Miss Gilman, least obtrusive of chaperones, had been peacefully napping for a good half-hour in her low rocker under the reading-lamp, and the pictures in a thick quarto of Gulf Coast views had pleasantly filled the interval for the two who were awake, when Griswold finally assured himself that the danger of recognition was a danger past. As a mental analyst he knew that the opening of each fresh door in the house of present familiarity was automatically closing other doors opening upon the past; and it came to him with a little flush of the seer's exaltation that once again his prefigurings were finding their exact fulfilment. In a spirit of artistic daring he yielded to a sudden impulse, as one crossing the flimsiest of bridges may run and leap to prove that his theory of safety-stresses is a sufficient guarantee of his own immunity.

"You were speaking of first impressions of places," he said, while they were still turning the leaves of the picture-book. "Are you a believer in the absolute correctness of first impressions?"

"I don't know," was the thoughtful reply; but its after-word was more definite: "As to places, I'm not sure that the first impression always persists; in a few instances I am quite certain it hasn't. I didn't like the Gulf Coast at all, at first; it seemed so foreign and different and unhomelike. As to people, however——"

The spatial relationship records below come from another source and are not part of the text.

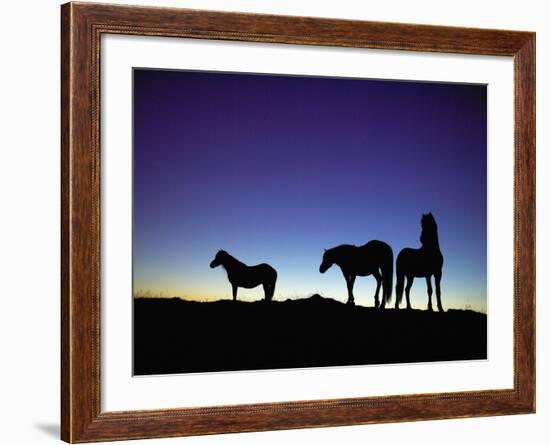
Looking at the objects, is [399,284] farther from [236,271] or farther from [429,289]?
[236,271]

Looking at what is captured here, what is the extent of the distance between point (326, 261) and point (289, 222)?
0.52 ft

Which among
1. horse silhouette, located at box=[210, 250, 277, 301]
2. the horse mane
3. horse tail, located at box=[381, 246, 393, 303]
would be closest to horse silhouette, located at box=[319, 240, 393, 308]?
horse tail, located at box=[381, 246, 393, 303]

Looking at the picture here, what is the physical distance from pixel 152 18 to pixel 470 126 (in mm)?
1036

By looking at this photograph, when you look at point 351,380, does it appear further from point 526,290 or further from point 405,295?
point 526,290

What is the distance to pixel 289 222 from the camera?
3.31 m

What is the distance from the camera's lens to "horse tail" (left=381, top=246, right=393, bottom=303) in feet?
11.1

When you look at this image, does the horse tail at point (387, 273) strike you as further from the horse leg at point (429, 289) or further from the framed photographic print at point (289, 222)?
the horse leg at point (429, 289)

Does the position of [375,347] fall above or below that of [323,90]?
below

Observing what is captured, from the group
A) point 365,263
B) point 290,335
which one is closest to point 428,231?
point 365,263

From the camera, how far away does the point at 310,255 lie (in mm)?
3316

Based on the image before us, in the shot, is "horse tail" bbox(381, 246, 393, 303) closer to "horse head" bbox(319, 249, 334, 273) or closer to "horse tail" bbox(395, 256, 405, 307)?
"horse tail" bbox(395, 256, 405, 307)

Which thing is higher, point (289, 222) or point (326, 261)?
point (289, 222)

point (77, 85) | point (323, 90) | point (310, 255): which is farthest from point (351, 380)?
Result: point (77, 85)

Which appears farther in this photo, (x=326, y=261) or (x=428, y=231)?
(x=428, y=231)
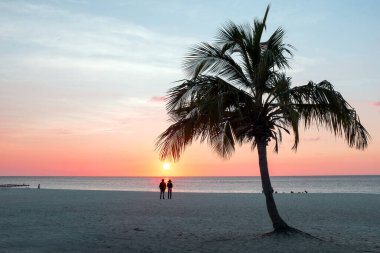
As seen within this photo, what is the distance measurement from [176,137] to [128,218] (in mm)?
7930

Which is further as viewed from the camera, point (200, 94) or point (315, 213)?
point (315, 213)

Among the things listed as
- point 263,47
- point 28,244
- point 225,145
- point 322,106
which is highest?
point 263,47

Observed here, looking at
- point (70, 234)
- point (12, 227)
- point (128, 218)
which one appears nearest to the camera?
point (70, 234)

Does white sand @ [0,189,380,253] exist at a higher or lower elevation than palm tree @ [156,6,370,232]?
lower

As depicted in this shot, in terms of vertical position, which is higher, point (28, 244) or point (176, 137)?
point (176, 137)

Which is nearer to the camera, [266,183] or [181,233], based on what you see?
[266,183]

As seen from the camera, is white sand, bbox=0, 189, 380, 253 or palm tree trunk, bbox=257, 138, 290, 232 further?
palm tree trunk, bbox=257, 138, 290, 232

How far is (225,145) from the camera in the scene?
1530 centimetres

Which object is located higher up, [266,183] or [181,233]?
[266,183]

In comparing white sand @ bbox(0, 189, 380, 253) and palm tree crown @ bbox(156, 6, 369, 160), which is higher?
palm tree crown @ bbox(156, 6, 369, 160)

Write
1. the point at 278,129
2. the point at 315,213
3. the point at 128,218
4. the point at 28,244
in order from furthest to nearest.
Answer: the point at 315,213, the point at 128,218, the point at 278,129, the point at 28,244

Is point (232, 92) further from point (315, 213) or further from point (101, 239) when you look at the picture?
point (315, 213)

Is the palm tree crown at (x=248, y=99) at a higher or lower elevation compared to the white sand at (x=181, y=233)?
higher

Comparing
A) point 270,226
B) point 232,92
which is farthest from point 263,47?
point 270,226
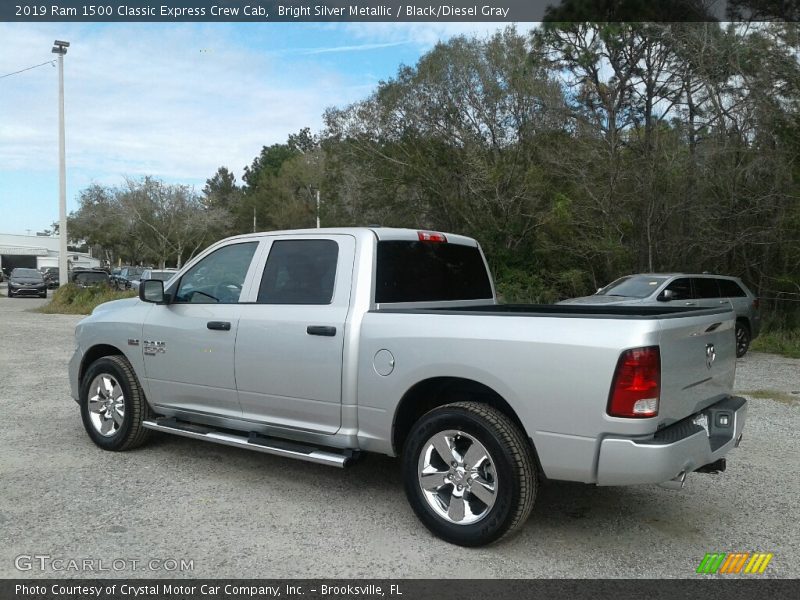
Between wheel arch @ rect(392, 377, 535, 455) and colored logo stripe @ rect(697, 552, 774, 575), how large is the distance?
3.89 feet

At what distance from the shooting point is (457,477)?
13.3 ft

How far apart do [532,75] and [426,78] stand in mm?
3974

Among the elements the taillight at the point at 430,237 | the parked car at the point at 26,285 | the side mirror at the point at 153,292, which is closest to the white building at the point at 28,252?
the parked car at the point at 26,285

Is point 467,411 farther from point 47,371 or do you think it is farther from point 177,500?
point 47,371

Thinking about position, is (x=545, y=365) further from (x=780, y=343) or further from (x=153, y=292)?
(x=780, y=343)

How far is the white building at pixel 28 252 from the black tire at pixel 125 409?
82395 mm

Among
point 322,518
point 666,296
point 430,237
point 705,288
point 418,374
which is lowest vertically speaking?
point 322,518

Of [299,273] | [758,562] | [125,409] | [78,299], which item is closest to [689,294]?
[758,562]

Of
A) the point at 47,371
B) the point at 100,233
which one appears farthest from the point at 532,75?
the point at 100,233

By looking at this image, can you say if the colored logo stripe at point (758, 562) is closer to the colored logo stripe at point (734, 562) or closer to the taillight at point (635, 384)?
the colored logo stripe at point (734, 562)

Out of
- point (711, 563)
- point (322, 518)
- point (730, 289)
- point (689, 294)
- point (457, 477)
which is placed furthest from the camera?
point (730, 289)

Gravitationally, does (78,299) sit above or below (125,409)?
below

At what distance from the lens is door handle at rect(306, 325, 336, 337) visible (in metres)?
4.53

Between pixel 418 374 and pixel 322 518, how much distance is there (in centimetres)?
120
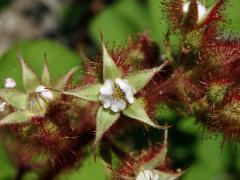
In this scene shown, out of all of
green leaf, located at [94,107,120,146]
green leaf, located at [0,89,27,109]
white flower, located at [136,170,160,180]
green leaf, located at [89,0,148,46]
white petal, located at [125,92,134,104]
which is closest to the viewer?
green leaf, located at [94,107,120,146]

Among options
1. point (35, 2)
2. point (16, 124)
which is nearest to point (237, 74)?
point (16, 124)

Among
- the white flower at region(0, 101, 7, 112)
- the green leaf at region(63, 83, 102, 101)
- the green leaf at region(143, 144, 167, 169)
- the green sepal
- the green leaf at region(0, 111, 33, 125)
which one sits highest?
the green sepal

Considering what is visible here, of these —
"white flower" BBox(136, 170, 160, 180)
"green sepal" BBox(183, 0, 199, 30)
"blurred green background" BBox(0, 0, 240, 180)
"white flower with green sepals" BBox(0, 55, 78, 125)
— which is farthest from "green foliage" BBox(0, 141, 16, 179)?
"green sepal" BBox(183, 0, 199, 30)

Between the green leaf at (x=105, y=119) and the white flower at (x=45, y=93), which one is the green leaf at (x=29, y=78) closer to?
the white flower at (x=45, y=93)

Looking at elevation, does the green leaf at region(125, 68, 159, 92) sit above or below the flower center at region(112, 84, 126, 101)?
above

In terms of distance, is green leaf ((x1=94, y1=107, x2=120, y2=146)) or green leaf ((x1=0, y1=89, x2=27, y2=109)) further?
green leaf ((x1=0, y1=89, x2=27, y2=109))

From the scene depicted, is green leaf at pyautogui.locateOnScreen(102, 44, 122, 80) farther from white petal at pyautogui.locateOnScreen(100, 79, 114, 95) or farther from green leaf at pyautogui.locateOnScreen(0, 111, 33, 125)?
green leaf at pyautogui.locateOnScreen(0, 111, 33, 125)

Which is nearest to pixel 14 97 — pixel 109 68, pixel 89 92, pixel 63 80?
pixel 63 80

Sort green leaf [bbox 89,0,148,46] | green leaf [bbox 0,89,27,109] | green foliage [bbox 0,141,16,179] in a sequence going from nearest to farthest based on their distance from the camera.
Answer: green leaf [bbox 0,89,27,109] → green foliage [bbox 0,141,16,179] → green leaf [bbox 89,0,148,46]

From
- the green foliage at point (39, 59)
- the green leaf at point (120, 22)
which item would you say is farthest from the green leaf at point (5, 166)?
the green leaf at point (120, 22)

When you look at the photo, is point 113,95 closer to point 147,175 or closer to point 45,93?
point 45,93
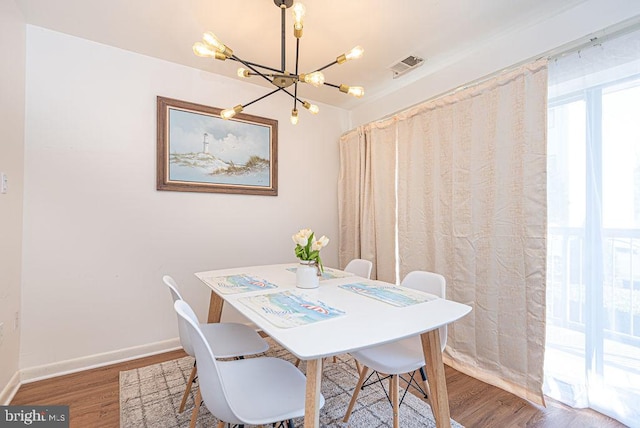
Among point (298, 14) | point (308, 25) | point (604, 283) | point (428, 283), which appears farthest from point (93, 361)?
point (604, 283)

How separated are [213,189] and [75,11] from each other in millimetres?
1476

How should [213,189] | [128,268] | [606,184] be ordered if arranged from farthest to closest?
[213,189], [128,268], [606,184]

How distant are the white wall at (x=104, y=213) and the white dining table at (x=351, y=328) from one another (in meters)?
0.97

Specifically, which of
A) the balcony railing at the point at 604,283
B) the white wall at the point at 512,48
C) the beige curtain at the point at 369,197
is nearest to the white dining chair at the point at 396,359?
the balcony railing at the point at 604,283

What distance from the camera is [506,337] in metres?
1.96

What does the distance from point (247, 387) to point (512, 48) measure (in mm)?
2604

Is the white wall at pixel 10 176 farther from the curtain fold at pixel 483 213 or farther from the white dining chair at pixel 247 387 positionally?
the curtain fold at pixel 483 213

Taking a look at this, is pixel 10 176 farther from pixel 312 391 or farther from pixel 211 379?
pixel 312 391

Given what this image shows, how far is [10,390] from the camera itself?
1826 mm

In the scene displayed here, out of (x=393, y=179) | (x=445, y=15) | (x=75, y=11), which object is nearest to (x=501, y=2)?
(x=445, y=15)

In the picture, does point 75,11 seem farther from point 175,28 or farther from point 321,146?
point 321,146

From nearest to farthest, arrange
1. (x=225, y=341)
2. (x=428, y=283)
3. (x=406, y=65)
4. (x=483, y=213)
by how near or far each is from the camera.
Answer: (x=225, y=341), (x=428, y=283), (x=483, y=213), (x=406, y=65)

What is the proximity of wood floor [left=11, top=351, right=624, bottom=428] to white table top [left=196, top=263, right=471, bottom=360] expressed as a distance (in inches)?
34.5

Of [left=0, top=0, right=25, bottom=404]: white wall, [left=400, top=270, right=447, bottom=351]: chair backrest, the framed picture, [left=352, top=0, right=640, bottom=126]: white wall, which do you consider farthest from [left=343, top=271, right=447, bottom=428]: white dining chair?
[left=0, top=0, right=25, bottom=404]: white wall
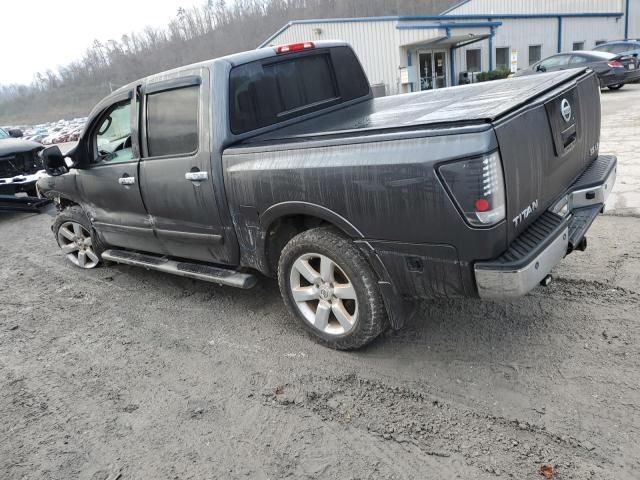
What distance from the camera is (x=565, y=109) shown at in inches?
124

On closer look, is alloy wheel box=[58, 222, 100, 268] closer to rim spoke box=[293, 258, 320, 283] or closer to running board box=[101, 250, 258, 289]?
running board box=[101, 250, 258, 289]

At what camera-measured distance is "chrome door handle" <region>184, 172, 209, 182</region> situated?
3713mm

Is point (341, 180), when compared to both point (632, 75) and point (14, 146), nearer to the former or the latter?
point (14, 146)

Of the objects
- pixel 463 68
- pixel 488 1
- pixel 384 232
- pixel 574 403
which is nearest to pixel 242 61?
pixel 384 232

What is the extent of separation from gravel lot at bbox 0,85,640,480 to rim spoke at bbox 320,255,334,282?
1.90 feet

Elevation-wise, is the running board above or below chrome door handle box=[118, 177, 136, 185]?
below

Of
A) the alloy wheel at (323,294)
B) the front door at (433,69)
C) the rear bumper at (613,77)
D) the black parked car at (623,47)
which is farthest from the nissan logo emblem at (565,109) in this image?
the front door at (433,69)

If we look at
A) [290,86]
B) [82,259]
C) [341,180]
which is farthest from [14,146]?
[341,180]

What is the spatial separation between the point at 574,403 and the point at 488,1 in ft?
125

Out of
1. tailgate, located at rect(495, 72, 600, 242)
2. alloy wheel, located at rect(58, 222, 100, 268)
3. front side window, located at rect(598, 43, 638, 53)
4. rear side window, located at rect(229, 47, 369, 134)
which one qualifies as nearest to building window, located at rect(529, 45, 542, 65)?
front side window, located at rect(598, 43, 638, 53)

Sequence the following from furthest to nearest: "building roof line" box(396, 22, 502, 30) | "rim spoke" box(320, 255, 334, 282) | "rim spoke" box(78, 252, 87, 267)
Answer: "building roof line" box(396, 22, 502, 30) < "rim spoke" box(78, 252, 87, 267) < "rim spoke" box(320, 255, 334, 282)

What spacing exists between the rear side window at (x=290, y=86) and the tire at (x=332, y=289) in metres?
1.10

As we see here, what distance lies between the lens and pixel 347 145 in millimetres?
2842

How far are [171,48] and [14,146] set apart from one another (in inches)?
3634
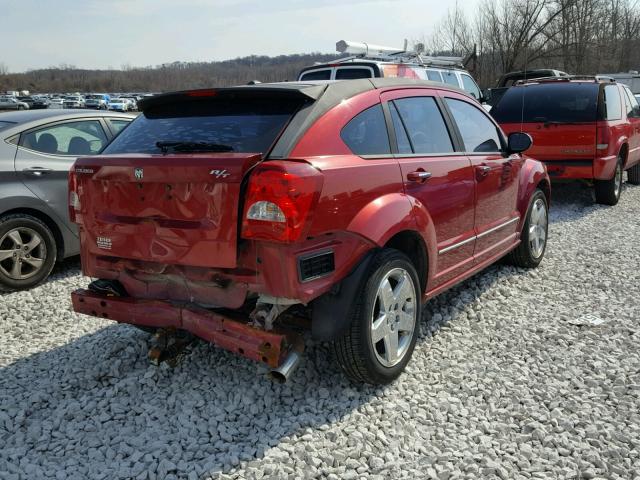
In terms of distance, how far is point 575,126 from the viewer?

She paused, and Griswold entered the breach hardily.

"As to people, you are less easily converted from the original prejudice—or prepossession. So am I. I have learned to place the utmost confidence in the first impression. In my own case it is invariably correct, and if for any reason whatever I suffer any later characterization to take its place, I am always the loser."

She was regarding him curiously over the big book which still lay open between them.

"Is that a part of the writing gift?" she asked.

"No, not specially; most people have it in some more or less workable quantity, though for many it expresses itself only in a vague attraction or repulsion."

"I've had that feeling," she answered quickly.

"I know," he affirmed. "There have been times when, with every reasonable fibre in you urging you to believe the evil, a still stronger impulse has made you believe in the good."